Department of General and Colorectal Surgery, University Hospitals of Derby and Burton NHS Foundation Trust, Queen's Hospital Burton, Burton on Trent, UK.
Department of General Surgery, Wye Valley NHS Trust, Hereford County Hospital, Hereford, UK.
Int J Colorectal Dis. 2024 Nov 18;39(1):184. doi: 10.1007/s00384-024-04759-9.
Recent studies have suggested that ambulatory management is feasible for acute uncomplicated diverticulitis (AUD); however, there is still no consensus regarding the most appropriate management settings. This study presents a multi-centre experience of managing patients presenting with AUD, specifically focusing on clinical outcomes and comparing ambulatory treatment with in-patient management.
A retrospective multi-centre study was conducted across four hospitals in the UK and included all adult patients with computed tomography (CT) confirmed (Hinchey grade 1a) acute diverticulitis over a 12-month period (January - December 2022). Patient medical records were followed up for 1-year post-index episode, and outcomes were compared between those treated through the ambulatory pathway versus inpatient treatment using 1:1 propensity score matching (PSM). All statistical analysis was performed using the R Foundation for Statistical Computing, version 4.4.

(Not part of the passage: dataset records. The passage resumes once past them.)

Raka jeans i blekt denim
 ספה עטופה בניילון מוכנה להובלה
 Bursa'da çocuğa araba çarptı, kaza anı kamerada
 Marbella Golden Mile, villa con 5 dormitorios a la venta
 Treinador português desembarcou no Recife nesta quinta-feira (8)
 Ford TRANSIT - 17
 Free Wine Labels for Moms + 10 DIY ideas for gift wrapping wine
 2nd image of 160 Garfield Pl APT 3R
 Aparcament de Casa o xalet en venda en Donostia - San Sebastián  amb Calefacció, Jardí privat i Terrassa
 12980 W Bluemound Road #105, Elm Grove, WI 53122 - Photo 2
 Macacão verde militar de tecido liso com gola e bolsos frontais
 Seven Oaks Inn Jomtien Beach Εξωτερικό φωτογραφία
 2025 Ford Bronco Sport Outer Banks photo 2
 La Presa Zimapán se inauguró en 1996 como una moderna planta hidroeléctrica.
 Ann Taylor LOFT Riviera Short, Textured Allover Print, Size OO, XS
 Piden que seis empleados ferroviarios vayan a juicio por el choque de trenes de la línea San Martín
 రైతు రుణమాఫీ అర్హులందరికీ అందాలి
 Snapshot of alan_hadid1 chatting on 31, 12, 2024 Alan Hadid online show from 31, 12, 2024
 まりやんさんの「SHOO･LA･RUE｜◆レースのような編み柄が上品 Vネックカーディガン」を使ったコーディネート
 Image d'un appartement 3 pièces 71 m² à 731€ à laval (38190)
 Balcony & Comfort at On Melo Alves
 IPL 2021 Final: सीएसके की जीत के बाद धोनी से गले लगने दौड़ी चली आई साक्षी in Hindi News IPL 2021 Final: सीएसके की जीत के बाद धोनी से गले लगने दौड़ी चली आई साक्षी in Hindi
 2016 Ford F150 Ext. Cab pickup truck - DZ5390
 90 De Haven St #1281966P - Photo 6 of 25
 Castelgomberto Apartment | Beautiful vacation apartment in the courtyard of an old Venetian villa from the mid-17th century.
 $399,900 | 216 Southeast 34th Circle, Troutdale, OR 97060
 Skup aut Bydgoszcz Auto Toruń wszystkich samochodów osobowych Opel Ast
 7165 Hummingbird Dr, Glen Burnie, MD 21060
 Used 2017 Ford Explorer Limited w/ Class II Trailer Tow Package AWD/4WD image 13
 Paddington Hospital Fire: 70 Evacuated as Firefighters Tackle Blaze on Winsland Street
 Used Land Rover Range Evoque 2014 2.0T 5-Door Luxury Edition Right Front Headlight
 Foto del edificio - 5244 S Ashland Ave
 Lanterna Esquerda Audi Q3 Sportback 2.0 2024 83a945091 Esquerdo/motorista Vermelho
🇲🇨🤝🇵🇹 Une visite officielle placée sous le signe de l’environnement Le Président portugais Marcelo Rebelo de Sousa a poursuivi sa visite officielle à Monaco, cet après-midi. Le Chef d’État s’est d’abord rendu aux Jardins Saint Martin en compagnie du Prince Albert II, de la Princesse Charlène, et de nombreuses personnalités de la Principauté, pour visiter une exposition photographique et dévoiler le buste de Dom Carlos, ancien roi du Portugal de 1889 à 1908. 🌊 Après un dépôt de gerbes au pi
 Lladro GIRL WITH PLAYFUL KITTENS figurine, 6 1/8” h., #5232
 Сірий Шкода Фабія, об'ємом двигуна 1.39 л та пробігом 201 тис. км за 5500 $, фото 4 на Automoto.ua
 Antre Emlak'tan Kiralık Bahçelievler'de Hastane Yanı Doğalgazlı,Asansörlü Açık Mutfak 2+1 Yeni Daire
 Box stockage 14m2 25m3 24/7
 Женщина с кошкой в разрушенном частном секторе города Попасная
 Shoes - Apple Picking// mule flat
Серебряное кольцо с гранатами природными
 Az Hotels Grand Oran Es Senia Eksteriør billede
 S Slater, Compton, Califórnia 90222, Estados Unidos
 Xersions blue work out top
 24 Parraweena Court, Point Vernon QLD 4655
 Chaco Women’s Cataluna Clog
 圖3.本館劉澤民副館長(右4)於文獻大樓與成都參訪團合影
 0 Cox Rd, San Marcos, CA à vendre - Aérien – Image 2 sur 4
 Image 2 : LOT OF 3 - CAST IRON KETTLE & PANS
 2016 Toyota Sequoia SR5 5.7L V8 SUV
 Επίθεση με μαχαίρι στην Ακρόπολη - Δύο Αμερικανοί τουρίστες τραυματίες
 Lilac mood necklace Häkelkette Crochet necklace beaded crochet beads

A total of 348 patients with Hinchey 1a acute diverticulitis were included (260 in-patients; 88 ambulatory pathway), of which nearly a third (31.3%) had a recurrent disease. Inpatient management was dominant (74.7%), with a median of 3 days of hospital stay. PSM resulted in 172 patients equally divided between the two care settings. Ambulatory management was associated with a lower readmission rate (P = 0.02 before PSM, P = 0.08 after PSM), comparable surgical (P = 0.57 before PSM, 0% in both groups after PSM) and radiological interventions (P = 0.99 before and after PSM) within one year. In both matched and non-matched groups, a strong association between readmissions and inpatient management was noted in univariate analysis (P = 0.03 before PSM, P = 0.04 after PSM) and multivariate analysis (P = 0.02 before PSM, P = 0.03 after PSM).
Our study supports the safety and efficacy of managing patients with AUD through a well-designed ambulatory care pathway. In particular, hospital re-admission rates are lower and other outcomes are non-inferior to in-patient treatment. This has implications for substantial cost-savings and better utilisation of limited healthcare resources.
最近的研究表明,对于急性单纯性憩室炎(AUD),门诊管理是可行的;然而,对于最合适的管理环境仍没有共识。本研究介绍了一项在英国四家医院进行的多中心管理 AUD 患者的经验,特别关注临床结局,并比较了门诊治疗与住院管理。
对英国四家医院在 12 个月期间(2022 年 1 月至 12 月)接受计算机断层扫描(CT)证实的(Hinchey 1a)急性憩室炎的所有成年患者进行了回顾性多中心研究。对索引发作后 1 年的患者医疗记录进行了随访,并使用 1:1 倾向评分匹配(PSM)比较了通过门诊途径治疗的患者与住院治疗的患者的结局。所有统计分析均使用 R 基金会的统计计算软件,版本 4.4。
共纳入 348 例 Hinchey 1a 急性憩室炎患者(260 例住院患者;88 例门诊患者),其中近三分之一(31.3%)患者出现复发性疾病。住院治疗占主导地位(74.7%),中位住院时间为 3 天。PSM 后两组患者各 172 例。门诊管理与较低的再入院率相关(PSM 前 P=0.02,PSM 后 P=0.08),在 1 年内,手术(PSM 前 P=0.57,两组均无 PSM)和放射学干预(PSM 前 P=0.99,PSM 后 P=0.99)相似。在匹配和非匹配组中,单变量分析(PSM 前 P=0.03,PSM 后 P=0.04)和多变量分析(PSM 前 P=0.02,PSM 后 P=0.03)均显示再入院与住院治疗之间存在强烈关联。
我们的研究支持通过精心设计的门诊护理途径管理 AUD 患者的安全性和有效性。特别是,住院再入院率较低,其他结局与住院治疗相当。这对节省大量成本和更好地利用有限的医疗资源具有重要意义。